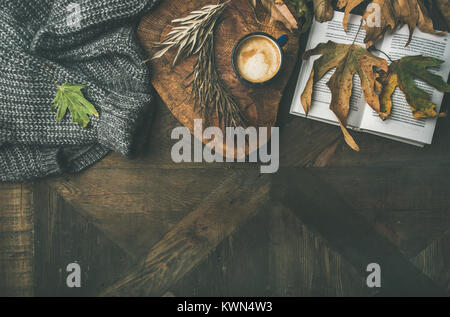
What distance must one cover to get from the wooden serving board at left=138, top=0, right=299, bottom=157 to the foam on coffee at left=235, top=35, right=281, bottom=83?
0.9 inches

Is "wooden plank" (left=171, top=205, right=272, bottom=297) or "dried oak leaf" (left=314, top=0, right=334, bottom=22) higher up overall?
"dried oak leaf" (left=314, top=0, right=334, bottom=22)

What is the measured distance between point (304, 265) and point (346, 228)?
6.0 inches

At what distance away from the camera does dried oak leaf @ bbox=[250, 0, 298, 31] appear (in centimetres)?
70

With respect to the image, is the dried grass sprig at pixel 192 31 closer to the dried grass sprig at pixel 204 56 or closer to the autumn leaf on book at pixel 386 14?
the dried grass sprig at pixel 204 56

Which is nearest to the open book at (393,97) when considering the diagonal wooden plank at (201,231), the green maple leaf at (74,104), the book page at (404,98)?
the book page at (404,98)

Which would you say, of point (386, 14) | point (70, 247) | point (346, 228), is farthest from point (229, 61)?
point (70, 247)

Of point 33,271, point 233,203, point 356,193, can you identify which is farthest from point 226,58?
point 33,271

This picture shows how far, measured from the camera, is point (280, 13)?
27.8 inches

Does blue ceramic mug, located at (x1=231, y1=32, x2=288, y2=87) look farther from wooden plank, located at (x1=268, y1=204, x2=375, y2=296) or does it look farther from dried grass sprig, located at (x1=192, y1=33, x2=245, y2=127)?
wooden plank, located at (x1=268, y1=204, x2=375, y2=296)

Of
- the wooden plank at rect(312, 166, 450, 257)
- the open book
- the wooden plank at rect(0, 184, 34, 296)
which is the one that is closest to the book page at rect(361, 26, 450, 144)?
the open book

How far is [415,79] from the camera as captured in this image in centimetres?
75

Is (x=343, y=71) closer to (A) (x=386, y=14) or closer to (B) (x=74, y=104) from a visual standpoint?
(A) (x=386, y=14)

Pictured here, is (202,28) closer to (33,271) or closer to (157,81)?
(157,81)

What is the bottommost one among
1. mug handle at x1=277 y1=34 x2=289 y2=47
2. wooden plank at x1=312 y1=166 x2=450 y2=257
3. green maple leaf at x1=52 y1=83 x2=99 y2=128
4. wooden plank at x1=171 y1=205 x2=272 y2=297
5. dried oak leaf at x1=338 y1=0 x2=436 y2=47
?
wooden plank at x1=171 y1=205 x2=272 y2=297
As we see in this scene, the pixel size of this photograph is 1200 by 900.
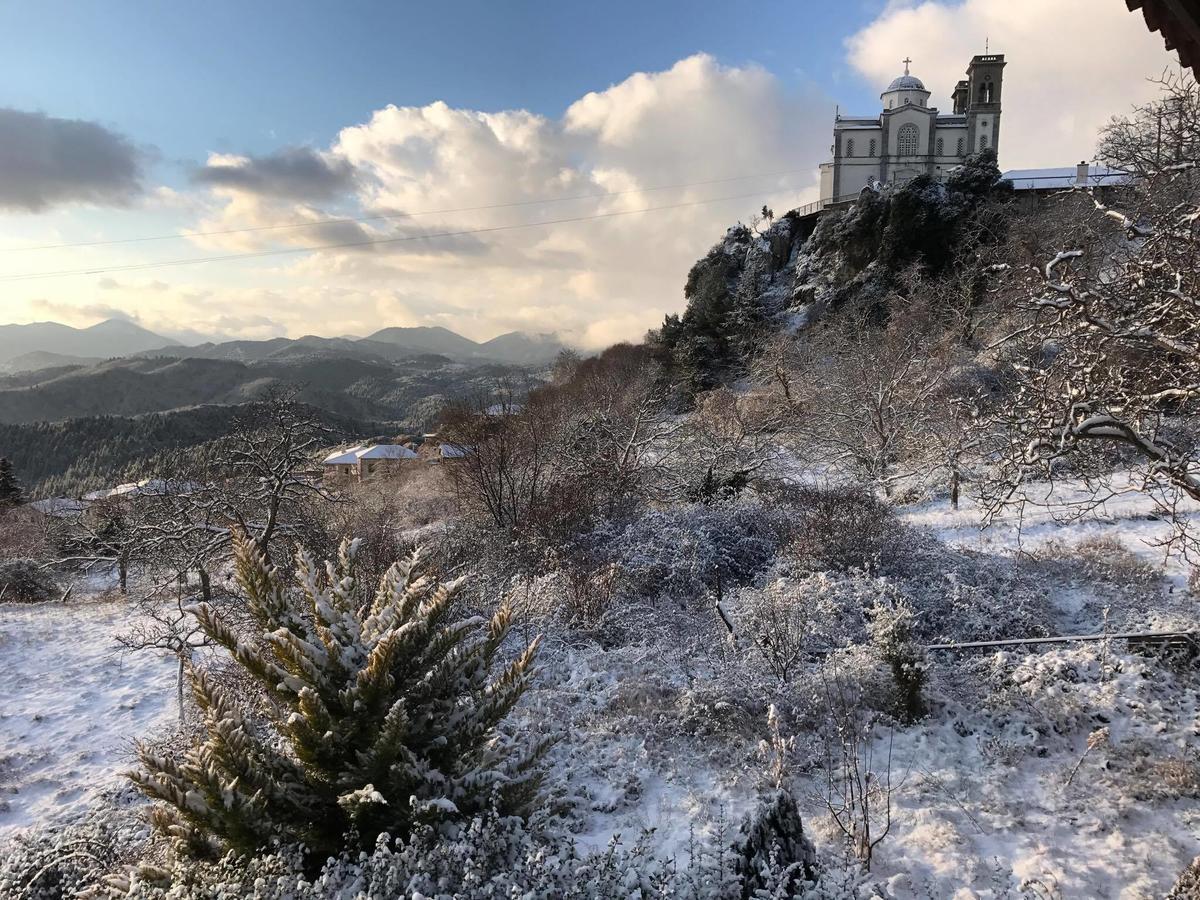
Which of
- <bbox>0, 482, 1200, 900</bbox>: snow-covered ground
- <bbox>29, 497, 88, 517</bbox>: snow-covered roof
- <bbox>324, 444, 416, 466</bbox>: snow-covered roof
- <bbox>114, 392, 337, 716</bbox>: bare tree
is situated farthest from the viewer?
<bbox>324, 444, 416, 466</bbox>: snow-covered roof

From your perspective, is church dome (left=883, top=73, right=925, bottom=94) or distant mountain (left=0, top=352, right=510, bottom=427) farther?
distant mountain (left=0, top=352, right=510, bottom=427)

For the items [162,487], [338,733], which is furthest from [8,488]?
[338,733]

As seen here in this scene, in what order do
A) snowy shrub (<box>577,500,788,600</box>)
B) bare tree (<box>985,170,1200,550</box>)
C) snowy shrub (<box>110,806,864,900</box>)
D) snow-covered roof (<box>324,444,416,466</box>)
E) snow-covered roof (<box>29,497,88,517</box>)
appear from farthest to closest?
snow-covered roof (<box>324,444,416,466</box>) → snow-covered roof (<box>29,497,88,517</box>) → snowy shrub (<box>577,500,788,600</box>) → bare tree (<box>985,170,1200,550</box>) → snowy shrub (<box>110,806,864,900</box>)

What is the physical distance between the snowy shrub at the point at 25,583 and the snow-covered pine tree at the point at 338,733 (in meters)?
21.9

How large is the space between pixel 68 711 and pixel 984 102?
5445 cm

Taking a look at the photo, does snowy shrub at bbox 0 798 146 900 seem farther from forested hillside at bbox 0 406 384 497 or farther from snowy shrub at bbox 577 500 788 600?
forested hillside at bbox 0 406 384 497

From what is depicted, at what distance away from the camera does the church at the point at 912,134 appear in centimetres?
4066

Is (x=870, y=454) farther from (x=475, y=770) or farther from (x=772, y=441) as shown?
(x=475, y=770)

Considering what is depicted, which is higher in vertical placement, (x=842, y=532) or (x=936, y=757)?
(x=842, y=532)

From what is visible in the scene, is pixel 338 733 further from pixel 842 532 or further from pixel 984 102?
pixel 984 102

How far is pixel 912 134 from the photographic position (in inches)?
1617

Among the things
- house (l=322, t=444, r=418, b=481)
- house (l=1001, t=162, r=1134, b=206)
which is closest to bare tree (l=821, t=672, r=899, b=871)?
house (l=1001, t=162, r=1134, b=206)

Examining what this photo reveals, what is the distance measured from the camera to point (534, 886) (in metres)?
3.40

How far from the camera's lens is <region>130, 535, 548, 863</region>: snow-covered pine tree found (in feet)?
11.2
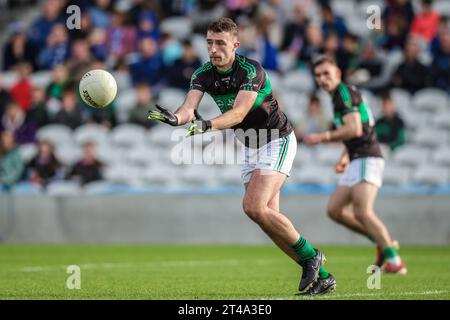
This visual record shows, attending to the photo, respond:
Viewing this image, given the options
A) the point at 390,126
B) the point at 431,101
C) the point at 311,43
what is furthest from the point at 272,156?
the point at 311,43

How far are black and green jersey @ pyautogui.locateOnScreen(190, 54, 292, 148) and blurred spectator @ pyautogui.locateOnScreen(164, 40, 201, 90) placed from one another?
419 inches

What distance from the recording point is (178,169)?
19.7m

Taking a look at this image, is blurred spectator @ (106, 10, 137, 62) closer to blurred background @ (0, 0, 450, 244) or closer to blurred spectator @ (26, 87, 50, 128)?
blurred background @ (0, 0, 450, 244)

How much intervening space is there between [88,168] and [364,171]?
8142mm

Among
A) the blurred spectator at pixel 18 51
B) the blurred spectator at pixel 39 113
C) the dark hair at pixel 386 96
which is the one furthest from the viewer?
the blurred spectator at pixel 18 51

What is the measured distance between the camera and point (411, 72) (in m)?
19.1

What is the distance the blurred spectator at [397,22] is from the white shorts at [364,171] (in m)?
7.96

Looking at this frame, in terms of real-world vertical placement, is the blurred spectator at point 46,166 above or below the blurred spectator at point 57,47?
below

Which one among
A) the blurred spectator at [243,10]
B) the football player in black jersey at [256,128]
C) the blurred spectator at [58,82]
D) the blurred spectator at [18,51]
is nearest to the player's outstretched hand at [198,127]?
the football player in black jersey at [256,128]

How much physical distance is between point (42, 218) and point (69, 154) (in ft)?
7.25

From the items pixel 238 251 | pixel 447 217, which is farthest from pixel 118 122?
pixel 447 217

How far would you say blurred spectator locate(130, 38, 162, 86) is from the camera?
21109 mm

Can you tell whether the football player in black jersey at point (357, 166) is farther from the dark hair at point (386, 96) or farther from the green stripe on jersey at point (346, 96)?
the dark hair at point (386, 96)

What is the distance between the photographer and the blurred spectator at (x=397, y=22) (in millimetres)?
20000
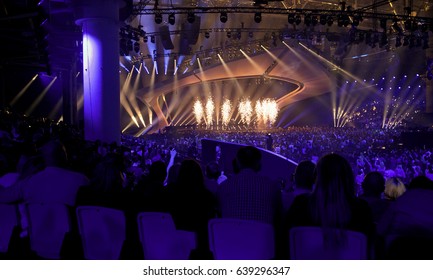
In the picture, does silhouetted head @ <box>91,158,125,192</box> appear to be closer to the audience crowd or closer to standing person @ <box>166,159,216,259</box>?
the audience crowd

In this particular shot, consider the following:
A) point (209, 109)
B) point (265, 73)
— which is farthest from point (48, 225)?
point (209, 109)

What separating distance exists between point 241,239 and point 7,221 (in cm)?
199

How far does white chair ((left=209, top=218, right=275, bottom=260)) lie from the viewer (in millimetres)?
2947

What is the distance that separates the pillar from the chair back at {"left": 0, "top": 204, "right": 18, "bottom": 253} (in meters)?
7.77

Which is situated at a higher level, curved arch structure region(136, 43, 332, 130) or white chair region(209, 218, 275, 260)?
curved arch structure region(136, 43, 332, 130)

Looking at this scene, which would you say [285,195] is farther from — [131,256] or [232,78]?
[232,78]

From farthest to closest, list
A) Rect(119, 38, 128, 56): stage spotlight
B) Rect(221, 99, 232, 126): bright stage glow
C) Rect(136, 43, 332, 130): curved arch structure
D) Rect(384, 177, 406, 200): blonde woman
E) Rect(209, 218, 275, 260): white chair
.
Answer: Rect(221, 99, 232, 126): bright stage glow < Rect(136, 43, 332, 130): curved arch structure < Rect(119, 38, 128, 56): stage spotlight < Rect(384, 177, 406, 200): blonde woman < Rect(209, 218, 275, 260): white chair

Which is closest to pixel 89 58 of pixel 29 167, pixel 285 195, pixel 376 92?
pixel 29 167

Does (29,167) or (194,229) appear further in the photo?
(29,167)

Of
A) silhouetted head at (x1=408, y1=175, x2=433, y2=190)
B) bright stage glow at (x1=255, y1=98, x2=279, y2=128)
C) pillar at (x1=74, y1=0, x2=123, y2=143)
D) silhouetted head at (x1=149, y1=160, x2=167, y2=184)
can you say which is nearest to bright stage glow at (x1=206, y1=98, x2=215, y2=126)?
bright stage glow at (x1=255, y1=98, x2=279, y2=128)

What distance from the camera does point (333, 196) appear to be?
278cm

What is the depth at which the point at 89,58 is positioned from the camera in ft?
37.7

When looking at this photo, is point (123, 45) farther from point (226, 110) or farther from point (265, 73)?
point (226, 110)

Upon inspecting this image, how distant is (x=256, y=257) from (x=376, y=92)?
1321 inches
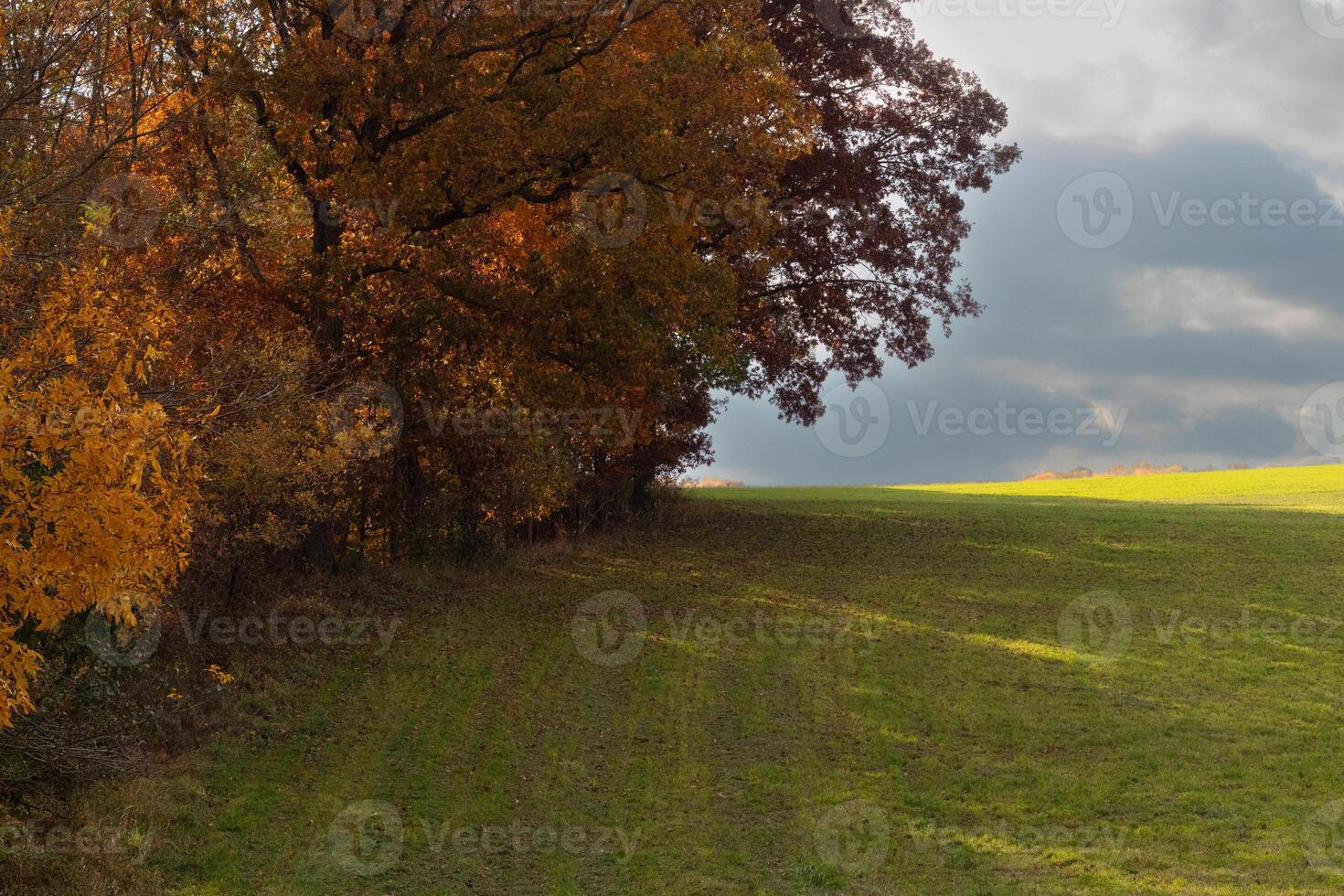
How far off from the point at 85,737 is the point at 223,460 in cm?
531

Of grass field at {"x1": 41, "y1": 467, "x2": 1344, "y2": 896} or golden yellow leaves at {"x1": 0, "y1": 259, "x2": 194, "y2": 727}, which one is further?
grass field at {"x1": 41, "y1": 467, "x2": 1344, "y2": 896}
# # #
§ **Given exercise**
In the records above, locate the line with "Which is closest to pixel"; output it and each line after it through the last one, exactly, omitting pictures.

§ **The solution**
Which is closest to pixel 89 58 of pixel 29 167, pixel 285 195, pixel 376 92?
pixel 29 167

Does (29,167) or (194,229) appear further in the photo?
(29,167)

Of
A) silhouetted head at (x1=408, y1=175, x2=433, y2=190)
B) bright stage glow at (x1=255, y1=98, x2=279, y2=128)
C) pillar at (x1=74, y1=0, x2=123, y2=143)
D) silhouetted head at (x1=149, y1=160, x2=167, y2=184)
can you say which is nearest to bright stage glow at (x1=206, y1=98, x2=215, y2=126)?
bright stage glow at (x1=255, y1=98, x2=279, y2=128)

What distance from the camera does point (333, 196) appear to be?
278cm

What is the depth at which the point at 89,58 is positioned from the camera in ft?
37.7

When looking at this photo, is point (123, 45) farther from point (226, 110) or farther from point (265, 73)?
point (226, 110)

Upon inspecting this image, how distant is (x=256, y=257) from (x=376, y=92)?
1321 inches
How far off from the point at 85,737 is the point at 223,460 in cm?
531

Of grass field at {"x1": 41, "y1": 467, "x2": 1344, "y2": 896} or golden yellow leaves at {"x1": 0, "y1": 259, "x2": 194, "y2": 727}, which one is further?
grass field at {"x1": 41, "y1": 467, "x2": 1344, "y2": 896}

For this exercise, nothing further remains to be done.